Often called “Kheri”, Peshawari chappals make up a small scale business that provide a living to many shoemakers who spend their days busy in making, stitching and fitting the shoes.
Sitting in his shop Peshawari Chappal Wala, Rahman Habib was busy stitching a Peshawari chappal, something he has been doing for the past 30 years.
What is an actual Peshawari chappal like?
Habib says, “The one that I am making right now is a real Peshawari chappal. It is made in pure leather. Some rubber material is also used. I think most Peshawari chappals are more or less the same, but the designs are different.” According to Hussain Agha of New Khyber Chappal, “Only Kohati Chappal comes close to the Peshawari chappal. But they are two different things.”
Habib has three workers at his shop. “One worker makes four pairs in a day at my shop. So in a single day, as many as 12 chappals are made.”
According to Muhammad Javed, who runs Khyber Chappal Maker, “The sales of these chappals pick up around Eid. All that I have stored up in my shop will be sold off.”
Agha, however, points out a decline in the sales, “Last Eid, I was able to sell 1500 pairs of these chappals but this Eid only about 600 to 800 pairs were sold.”

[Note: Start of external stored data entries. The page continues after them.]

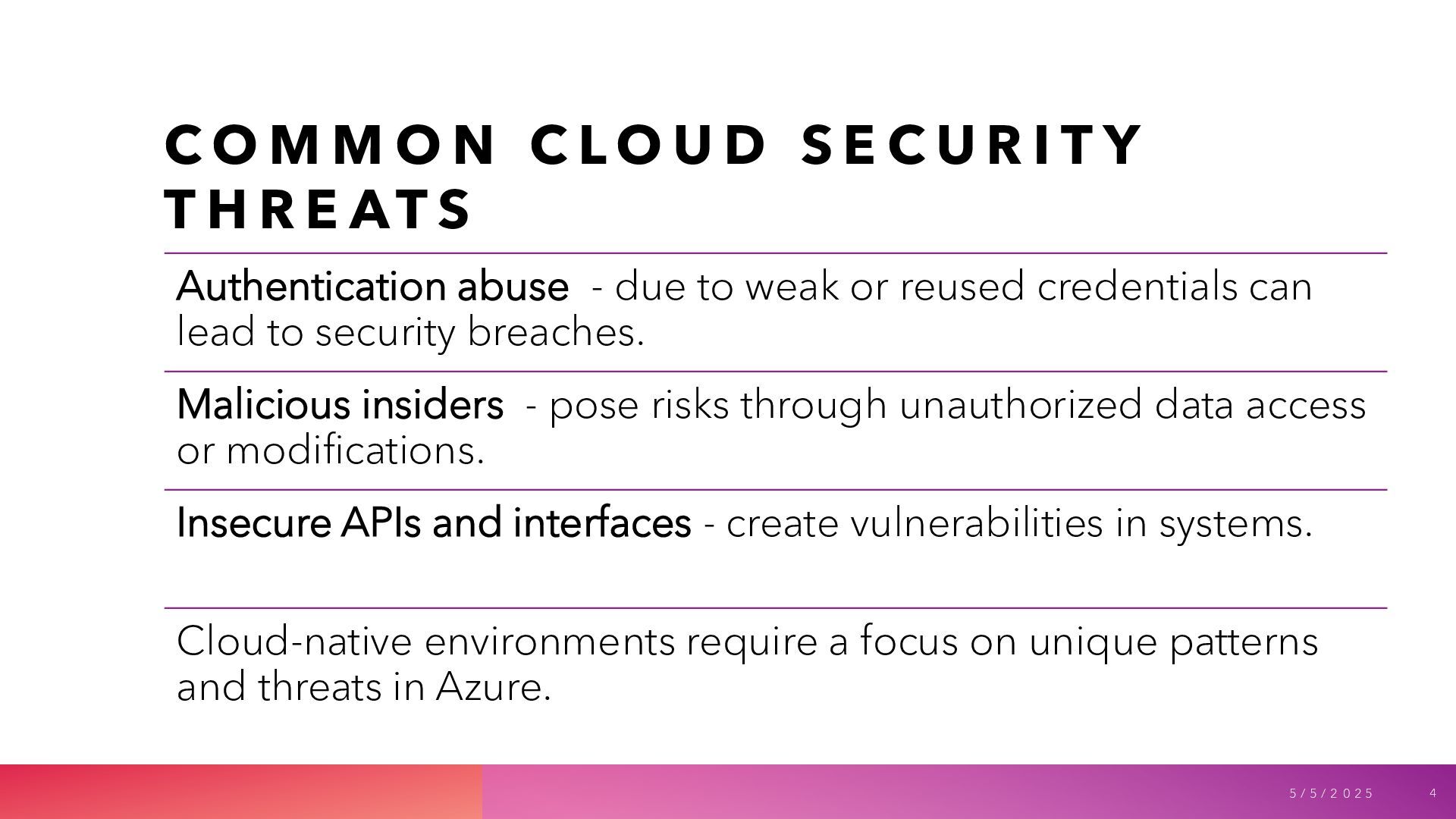 COMMON CLOUD SECURITY THREATS

Authentication abuse - due to weak or reused credentials can lead to security breaches.

Malicious insiders - pose risks through unauthorized data access or modifications.

Insecure APIs and interfaces - create vulnerabilities in systems.

Cloud-native environments require a focus on unique patterns and threats in Azure.

5/5/2025

4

What’s trickling the market go down?
“These chappals that I make would go to as far as Miranshah but the current political situation has gravely affected our country and now the business is operated locally, for Karachi based clients only,” says Agha. Pointing out another reason for the decline, he adds, “Since the China chappal (referring to cheaper open flats) have stormed in our local market, people wear those and let go of Peshawari chappals altogether. Compared to the China chappal, Peshawari chappals are far more expensive.”

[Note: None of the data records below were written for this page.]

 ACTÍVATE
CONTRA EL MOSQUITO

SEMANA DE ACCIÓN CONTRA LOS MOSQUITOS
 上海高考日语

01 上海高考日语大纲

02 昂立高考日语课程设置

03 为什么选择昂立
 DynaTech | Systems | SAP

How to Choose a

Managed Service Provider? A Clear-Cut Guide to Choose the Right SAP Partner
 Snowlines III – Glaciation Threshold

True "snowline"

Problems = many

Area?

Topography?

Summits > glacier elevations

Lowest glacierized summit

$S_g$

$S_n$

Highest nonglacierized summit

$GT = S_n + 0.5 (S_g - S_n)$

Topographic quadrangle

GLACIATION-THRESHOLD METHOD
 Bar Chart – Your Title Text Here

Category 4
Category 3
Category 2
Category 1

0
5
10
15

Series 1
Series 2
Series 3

How old is the history of Peshawari chappal?
“At least a hundred years old. These chappals, initially were made in the city of Peshawar,” says Mehroze Khan, who sits at his friend’s shop.
Javed explains the manufacturing process of Peshawari chappals, “First it is leather cutting, then the sole-making process. Stitching is done by needle or the machine. Finally the fitting of the chappal takes place.” The chappals are mostly handmade.”
Price varies starting from Rs 300 to Rs 800. “It (price) depends on the leather material used in its making that defines the true cost of production,” says Habib.
Habiba and Agha both agree that it’s mostly black colour that men prefer in Peshawari chappal.
Published in The Express Tribune, October 21st, 2010.